A Case Study with Application to COVID-19 Pandemics

Emerson Vilar de Oliveira,Dunfrey Pires Aragão,Luiz Marcos Garcia Gonçalves
DOI: https://doi.org/10.3390/ijerph21040497
IF: 4.614
2024-04-19
International Journal of Environmental Research and Public Health
Abstract:The SARS-CoV-2 global pandemic prompted governments, institutions, and researchers to investigate its impact, developing strategies based on general indicators to make the most precise predictions possible. Approaches based on epidemiological models were used but the outcomes demonstrated forecasting with uncertainty due to insufficient or missing data. Besides the lack of data, machine-learning models including random forest, support vector regression, LSTM, Auto-encoders, and traditional time-series models such as Prophet and ARIMA were employed in the task, achieving remarkable results with limited effectiveness. Some of these methodologies have precision constraints in dealing with multi-variable inputs, which are important for problems like pandemics that require short and long-term forecasting. Given the under-supply in this scenario, we propose a novel approach for time-series prediction based on stacking auto-encoder structures using three variations of the same model for the training step and weight adjustment to evaluate its forecasting performance. We conducted comparison experiments with previously published data on COVID-19 cases, deaths, temperature, humidity, and air quality index (AQI) in São Paulo City, Brazil. Additionally, we used the percentage of COVID-19 cases from the top ten affected countries worldwide until May 4th, 2020. The results show 80.7% and 10.3% decrease in RMSE to entire and test data over the distribution of 50 trial-trained models, respectively, compared to the first experiment comparison. Also, model type#3 achieved 4th better overall ranking performance, overcoming the NBEATS, Prophet, and Glounts time-series models in the second experiment comparison. This model shows promising forecast capacity and versatility across different input dataset lengths, making it a prominent forecasting model for time-series tasks.
public, environmental & occupational health,environmental sciences
What problem does this paper attempt to address?
The paper mainly aims to address the following issues: ### Research Background and Objectives - **Research Background**: The global COVID-19 pandemic has prompted governments, institutions, and researchers to invest significant effort in studying its impact and developing strategies based on general indicators to make the most accurate predictions possible. Traditional epidemiological models face uncertainty when dealing with incomplete or missing data. - **Research Objectives**: Propose a new Auto-Regressive Multi-Variable Modified Auto-Encoder for multivariate time series prediction, specifically targeting COVID-19 pandemic predictions. ### Specific Issues - **Problem Definition**: Existing methods, including Random Forest, Support Vector Regression, Long Short-Term Memory networks (LSTM), Auto-Encoders, and traditional time series models (such as Prophet and ARIMA), have achieved certain results but face accuracy limitations when handling multivariate inputs.

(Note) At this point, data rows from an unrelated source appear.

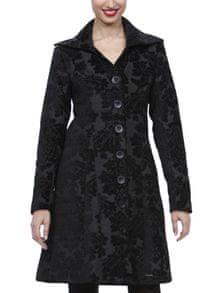 Desigual Kabát Abrig Irina
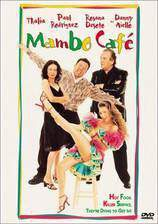 mambo_cafe movie cover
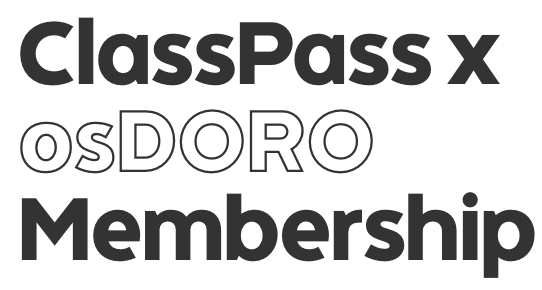 class pass x osdoro membnership and gym pass in Singapore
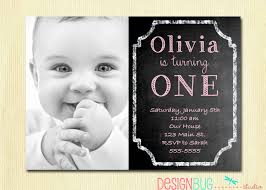 1st birthday invitation custom chalkboard photo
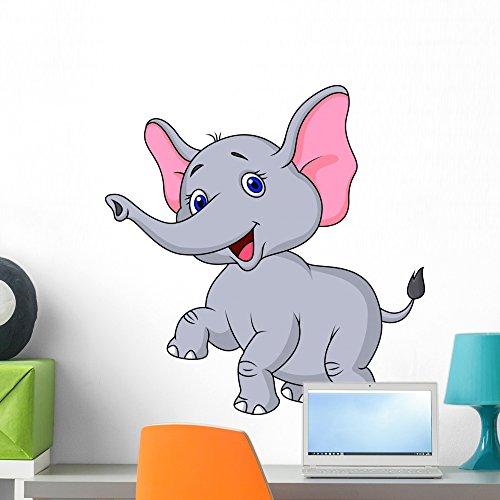 Wallmonkeys Elephant Cartoon Dancing Wall Decal Peel and Stick Graphic (24 in H x 23 in W) WM257455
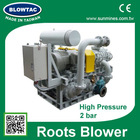MRT-065 BLOWTAC AC 3 PHASE high pressure air pump and aquaculture air blower shrimp aerator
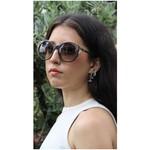 Roberto Cavalli Rc 1039 50f Kadın Güneş Gözlüğü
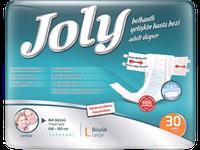 Подгузники для взрослых Joly размер L объем 100-150 см №30 шт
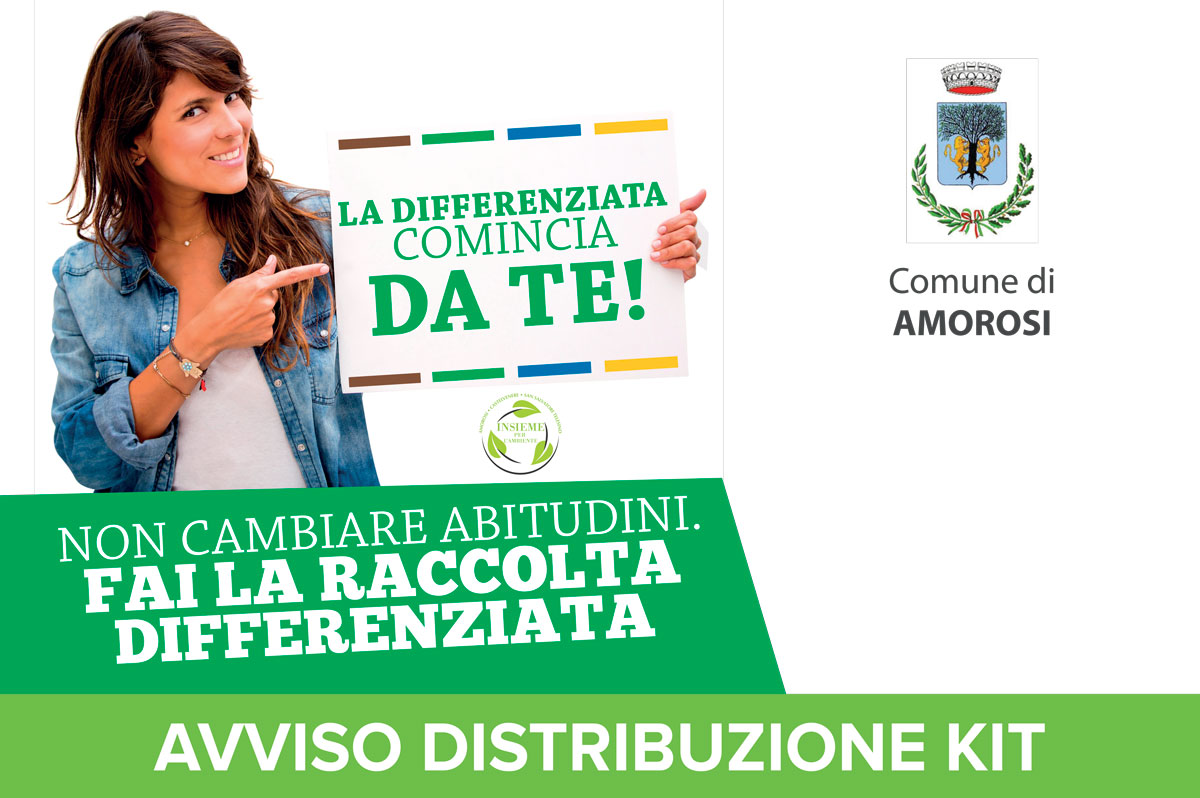 Distribuzione Kit Comune di Amorosi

This is particularly important for problems requiring both short-term and long-term predictions, such as pandemics. - **Solution**: The paper proposes a new method based on a stacked auto-encoder structure. This method involves training steps and weight adjustments through three variant models, aiming to improve prediction performance. ### Experimental Design - **Experimental Data**: The experiments used data from São Paulo, Brazil, including COVID-19 case numbers, death counts, temperature, humidity, and Air Quality Index (AQI). Additionally, data on the proportion of COVID-19 cases from the 10 most affected countries globally before May 4, 2020, were used. - **Evaluation Metrics**: Model performance was evaluated by comparing the Root Mean Square Error (RMSE) on the training and test sets across different models. The results showed that the proposed model had a better overall ranking performance compared to other models such as NBEATS, Prophet, and Glounts. ### Conclusion - **Main Contribution**: The proposed method demonstrated the ability and flexibility to predict different input data lengths, providing an outstanding prediction model for time series tasks. It is particularly suitable for the public health field, which requires high-accuracy predictions, such as COVID-19 pandemic predictions.